"Hayalet Acı", Hollandalı Arnon Grünberg’in dilimize çevrilen ilk kitabı. 2000 tarihli kitap, ilk romanı büyük bir satış başarısı yakalayan, ancak daha sonra yazdıkları hiç tutmayan Robert G. Mehlman’ı anlatıyor.
Mehlman, nevrotik bir mitomanik. Yani harıl harıl yalan söylemeden rahat edemiyor. Mehlman, bir kez başarı yakalamış ancak o hızla devam edememiş bir yazar. Yayımcısı, vasat kısa hikâyeleriyle ilgilenmiyor, birikmiş para aylar önce bitmiş durumda, kalanlar da Atlantic City’deki bir gecede suyunu çekince Mehlman kredi kartı sömürerek borç içinde yaşamaya başlıyor. Kahramanımız, önüne gelen tek teklifi kabul ediyor ve “69 Tarifle Polonya - Yahudi Mutfağı” adlı bir yemek kitabı hazırlamaya başlıyor. Yemek kitabı büyük başarıya ulaşınca da şans eseri iflastan yırtıyor.
Mehlman, "69 Tarif"i yazdığı sırada karısından boşanıyor, hayatına başka kadınlar giriyor, dünya sıralamasında 300’den yukarıya çıkamayan tenis oyuncusu babası ve oğluna âşık annesi ile didişiyor, kendini öldüren hastalarıyla ünlü eski karısı ile bir çocuk yapıyor. Zaten “Hayalet Acı”, başarı peşinde koşan bir yazardan çok, başarısız bir babanın öyküsü. Bu arada sürekli mektuplar yazıyor, gönül rahatlığıyla yalan söyleyebildiği mektuplar.
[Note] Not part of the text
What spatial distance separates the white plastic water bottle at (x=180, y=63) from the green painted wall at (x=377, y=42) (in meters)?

Hollanda hükümeti, kendi başarılı edebiyatçılarının tüm dünyada tanınması için bir çeviri destek fonu başlattı. “Hayalet Acı”, bu program çerçevesinde dilimize kazandırıldı. Bir roman içinde roman olan kitap, karanlık ve zeki, en önemlisi sürekli komik. Eğlencelik denemeyecek ama eğlenceli bir hikâye anlatıyor.
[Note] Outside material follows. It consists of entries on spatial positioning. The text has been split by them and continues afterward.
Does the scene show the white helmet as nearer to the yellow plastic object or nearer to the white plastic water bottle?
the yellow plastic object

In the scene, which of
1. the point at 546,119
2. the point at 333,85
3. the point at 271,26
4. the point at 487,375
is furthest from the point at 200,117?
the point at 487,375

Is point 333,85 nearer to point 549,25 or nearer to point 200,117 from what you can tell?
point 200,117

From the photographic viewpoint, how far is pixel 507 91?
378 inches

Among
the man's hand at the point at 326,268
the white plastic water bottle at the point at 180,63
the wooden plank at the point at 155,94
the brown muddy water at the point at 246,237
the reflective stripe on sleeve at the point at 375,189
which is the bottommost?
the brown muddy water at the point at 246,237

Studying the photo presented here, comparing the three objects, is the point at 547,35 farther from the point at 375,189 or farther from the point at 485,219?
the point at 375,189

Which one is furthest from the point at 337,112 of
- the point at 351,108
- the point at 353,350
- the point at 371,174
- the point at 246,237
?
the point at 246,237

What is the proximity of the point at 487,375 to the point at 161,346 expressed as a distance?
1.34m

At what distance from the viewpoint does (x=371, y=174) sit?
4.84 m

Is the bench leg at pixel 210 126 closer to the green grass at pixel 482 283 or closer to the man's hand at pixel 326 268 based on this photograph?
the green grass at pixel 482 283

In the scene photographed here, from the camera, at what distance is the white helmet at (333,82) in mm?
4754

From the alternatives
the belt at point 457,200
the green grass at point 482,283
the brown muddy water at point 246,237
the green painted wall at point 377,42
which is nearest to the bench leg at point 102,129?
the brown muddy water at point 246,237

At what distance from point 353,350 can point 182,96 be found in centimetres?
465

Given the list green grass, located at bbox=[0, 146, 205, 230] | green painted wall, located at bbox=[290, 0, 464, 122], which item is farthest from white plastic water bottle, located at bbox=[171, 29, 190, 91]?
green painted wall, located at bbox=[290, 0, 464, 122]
Bunlar da benim kitaptan not düştüklerim;
Bunlar da benim kitaptan not düştüklerim;
- Platonik bir sevgili, alkolsüz biraya benzer.
- - Bazı insanlar vücutlarını ihmal eder, bazılarıysa ruhlarını. Hem ruhunu hem de vücudunu ihmal edenler de vardı. Ben bakımlı bir vücuttaki ihmal edilmiş ruhu tercih ediyordum.
- - Ayrılmak aslında sevginin tersine çevrilmiş bir biçimidir.Birini bir saniye süresince seversin ya da sevdiğini düşünürsün, geri kalan zamanda da onunla vedalaşmakla, ondan kurtulmakla uğraşırsın, ayrılış ne kadar uzun sürerse sevgi de o kadar büyüktür. Aslında hayat da hayata veda etme sürecinden başka bir şey değildir.
- - Seni sadece sevmek lazım.
- - Hiç bir çağrı kaçışın çağrısı kadar tatlı değildir.
- - Ölüm konuşmanı kendin yazmalısın. Eğer onu üçüncü sınıf bir gazetecinin eline bırakırsan, seni onuncu sayfaya, 'Uzaklarda Neler Oluyor' sütununa koyarlar.